Easy stage with almost no difficulty. For those who want to extend it, they can do it to Grañón where there is one of the pilgrim hostels that will not leave anyone indifferent, the San Juan Bautista parish hostel, in addition to other accommodation. All the towns through which the stage passes have services for the pilgrim. For lovers of culture and monuments near the route of this stage is the monastery of San Millán de la Cogolla, Suso and Yuso. It is well worth a visit, although the route is about 15 kilometers longer. A good possibility is to go in a taxi shared by several. In Santo Domingo de la Calzada you can visit the Cathedral that has a crypt and mausoleum of the so famous Saint who dedicated his life to pilgrims, as well as a rooster and a hen that according to tradition if the pilgrim who enters the cathedral hears them singing means you will have a good path. Santo Domingo de la Calzada is also famous for the medieval legend about what happened to some German pilgrims. A German couple and their young son, Hugonell, go on a pilgrimage to Compostela. Upon arrival in Santo Domingo they stay in an inn. The innkeeper’s daughter falls in love with the young man, but when she is unrequited she decides to take revenge by hiding a silver cup in the young man’s luggage. When he leaves the city, the girl denounces the robbery. Upon being captured, he finds the cup among his belongings for which he is accused of theft and sentenced to hang.The next day, his parents, before embarking on the trip, go to see the body of their son, who surprisingly was alive and tells them: “The blessed Santo Domingo de la Calzada has preserved my life against the rigorous rope… give account of this prodigy.” The parents go to tell the event to the mayor of the city, but the latter, skeptical, comments that the young man is as alive as the roasted rooster and hen that he is about to eat. Instantly the birds regain their feathers and life, attesting to the prodigious miracle. Hence the saying: “Santo Domingo de la Calzadawhere the chicken sang after being roasted”
What to see, what to do
- AZOFRA : Small town, very hospitable to pilgrims, located in the valley of the Río Tuerto. Its houses with nobility packaging and noble shields are aligned along its main street. In the parish church from the 17th and 18th centuries, dedicated to Nuestra Señora de los Ángeles, you can see a carving of Santiago Pilgrim. A few kilometers from Azofra are the monasteries of Suso and Yuso de San Millán de la Cogolla (a detour at the exit of Azofra allows visitors to visit them, especially cyclists, taking a good detour). They are a World Heritage Site and the cradle of the Spanish language with its Emilian Glosses, handwritten annotations written in Latin, Romance and Basque.
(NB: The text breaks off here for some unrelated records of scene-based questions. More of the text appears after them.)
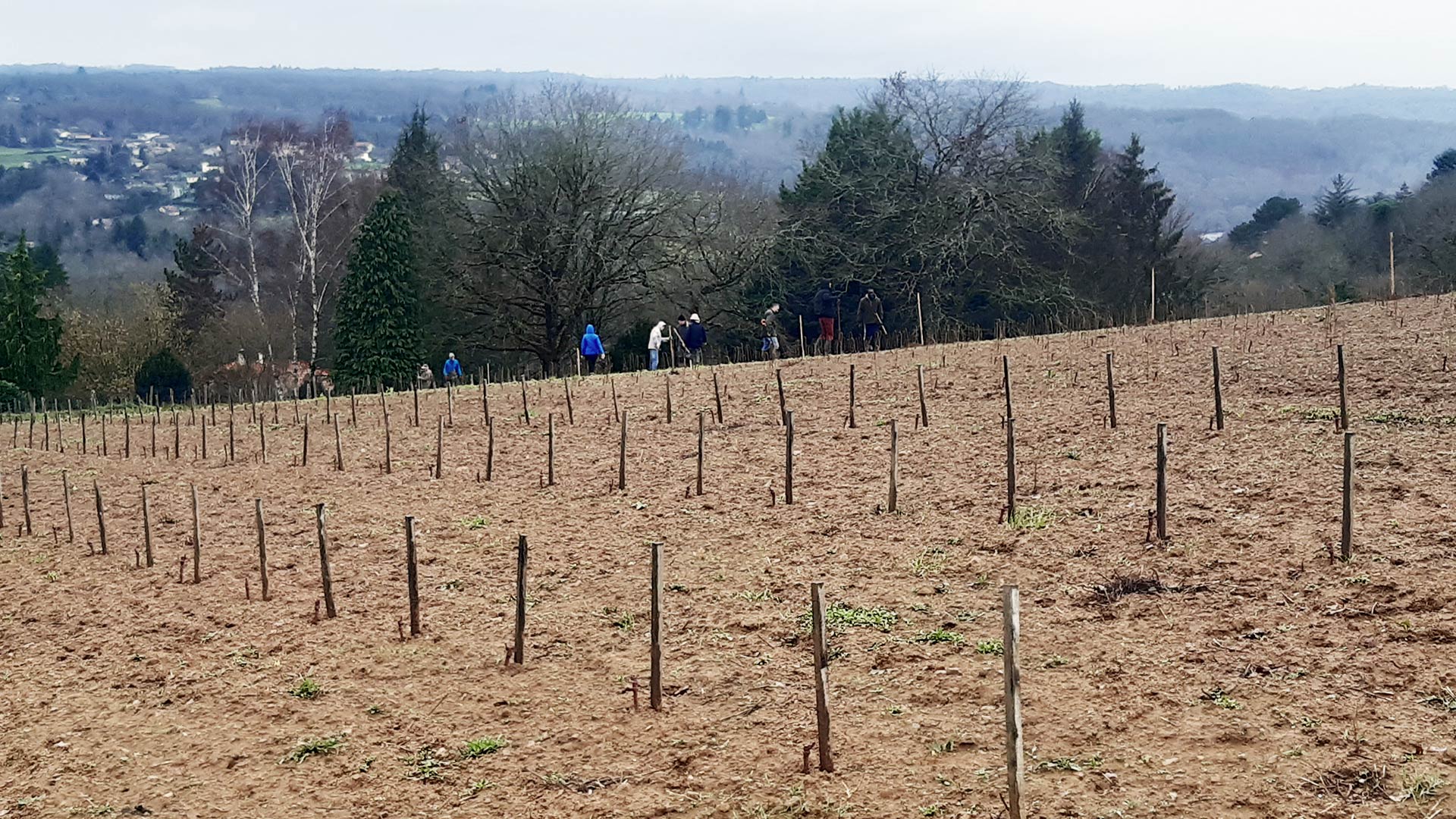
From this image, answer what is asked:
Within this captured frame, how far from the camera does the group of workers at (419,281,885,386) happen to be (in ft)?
88.1

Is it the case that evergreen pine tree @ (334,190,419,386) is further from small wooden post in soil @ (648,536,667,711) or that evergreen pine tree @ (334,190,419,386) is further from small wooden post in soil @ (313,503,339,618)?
small wooden post in soil @ (648,536,667,711)

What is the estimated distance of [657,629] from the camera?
7.67 meters

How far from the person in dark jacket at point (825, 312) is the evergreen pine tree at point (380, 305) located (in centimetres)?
1236

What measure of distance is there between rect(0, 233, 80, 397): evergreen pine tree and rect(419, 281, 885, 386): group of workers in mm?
10315

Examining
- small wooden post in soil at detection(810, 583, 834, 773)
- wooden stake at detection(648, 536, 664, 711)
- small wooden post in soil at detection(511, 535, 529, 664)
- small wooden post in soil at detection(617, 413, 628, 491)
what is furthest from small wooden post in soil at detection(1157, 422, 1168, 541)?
small wooden post in soil at detection(617, 413, 628, 491)

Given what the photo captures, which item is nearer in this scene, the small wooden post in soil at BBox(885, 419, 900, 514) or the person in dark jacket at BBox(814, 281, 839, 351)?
the small wooden post in soil at BBox(885, 419, 900, 514)

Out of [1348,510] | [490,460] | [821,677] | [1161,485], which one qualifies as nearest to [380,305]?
[490,460]

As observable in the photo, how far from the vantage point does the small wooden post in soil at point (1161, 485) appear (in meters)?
9.74

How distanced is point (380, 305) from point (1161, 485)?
3101cm

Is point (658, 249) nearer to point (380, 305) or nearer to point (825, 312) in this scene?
point (825, 312)

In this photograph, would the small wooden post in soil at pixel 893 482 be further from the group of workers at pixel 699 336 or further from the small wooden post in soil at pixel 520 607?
the group of workers at pixel 699 336

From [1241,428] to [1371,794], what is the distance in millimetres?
8244

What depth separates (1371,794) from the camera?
5910 mm

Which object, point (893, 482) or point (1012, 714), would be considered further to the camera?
point (893, 482)
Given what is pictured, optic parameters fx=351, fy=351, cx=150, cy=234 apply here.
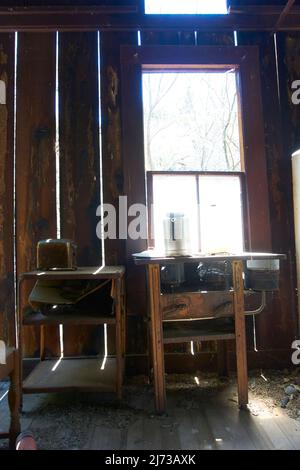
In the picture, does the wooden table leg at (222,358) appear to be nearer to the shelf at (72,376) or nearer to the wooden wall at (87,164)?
the wooden wall at (87,164)

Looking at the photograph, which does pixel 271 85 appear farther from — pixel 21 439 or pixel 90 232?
pixel 21 439

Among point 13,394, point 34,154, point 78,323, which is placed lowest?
point 13,394

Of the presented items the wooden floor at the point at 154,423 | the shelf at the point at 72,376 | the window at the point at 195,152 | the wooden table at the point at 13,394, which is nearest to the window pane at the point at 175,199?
the window at the point at 195,152

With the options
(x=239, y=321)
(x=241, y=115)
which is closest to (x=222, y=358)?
(x=239, y=321)

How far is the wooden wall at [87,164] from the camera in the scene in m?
2.82

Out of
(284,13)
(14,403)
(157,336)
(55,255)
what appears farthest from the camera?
(284,13)

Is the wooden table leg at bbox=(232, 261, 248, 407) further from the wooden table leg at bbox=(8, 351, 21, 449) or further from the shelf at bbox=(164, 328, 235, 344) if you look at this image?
the wooden table leg at bbox=(8, 351, 21, 449)

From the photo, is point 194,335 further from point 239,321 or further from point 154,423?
point 154,423

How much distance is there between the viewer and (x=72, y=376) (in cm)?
236

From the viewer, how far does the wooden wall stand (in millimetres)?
2818

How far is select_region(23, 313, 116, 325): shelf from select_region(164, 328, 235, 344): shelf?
38 cm

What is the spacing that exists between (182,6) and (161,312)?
2556 millimetres
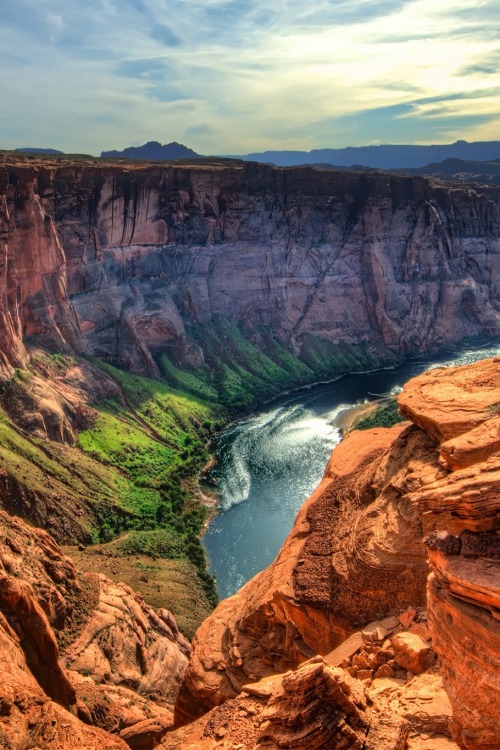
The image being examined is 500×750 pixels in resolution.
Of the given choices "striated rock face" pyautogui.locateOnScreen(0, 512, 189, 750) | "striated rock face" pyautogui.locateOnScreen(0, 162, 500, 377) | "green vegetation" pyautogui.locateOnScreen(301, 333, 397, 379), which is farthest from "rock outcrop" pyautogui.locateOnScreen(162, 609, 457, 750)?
"green vegetation" pyautogui.locateOnScreen(301, 333, 397, 379)

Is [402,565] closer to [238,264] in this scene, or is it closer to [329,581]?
[329,581]

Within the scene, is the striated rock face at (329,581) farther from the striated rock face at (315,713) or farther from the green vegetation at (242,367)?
the green vegetation at (242,367)

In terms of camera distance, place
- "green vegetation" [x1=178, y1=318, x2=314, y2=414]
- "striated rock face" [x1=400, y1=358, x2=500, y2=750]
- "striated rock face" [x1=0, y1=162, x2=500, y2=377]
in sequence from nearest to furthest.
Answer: "striated rock face" [x1=400, y1=358, x2=500, y2=750] < "striated rock face" [x1=0, y1=162, x2=500, y2=377] < "green vegetation" [x1=178, y1=318, x2=314, y2=414]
- SANTO DOMINGO DE LA CALZADA : This city is the genuine daughter of the Camino de Santiago. Founded by Santo Domingo in 1044, who built a bridge over the Oja River to facilitate the passage of pilgrims, as well as a road between Nájera and Redecilla and an inn. The cathedral, the most emblematic building of the town, was erected on the tomb of the Saint. The plant is Romanesque but its style is Gothic and Renaissance. Inside, in front of the Saint’s tomb, there is a niche where a rooster and a hen live together in memory of the legend of the hen that crowed after being roasted. You can go up to the tower – free-standing bell tower after paying the corresponding entrance, but it is a good option since the view from above is worth it. Opposite, the Parador de Turismo preserves in its interior several elements of the old Pilgrims Hospital. Santo Domingo de la Calzada is the capital of the region and has numerous shops, bars and restaurants.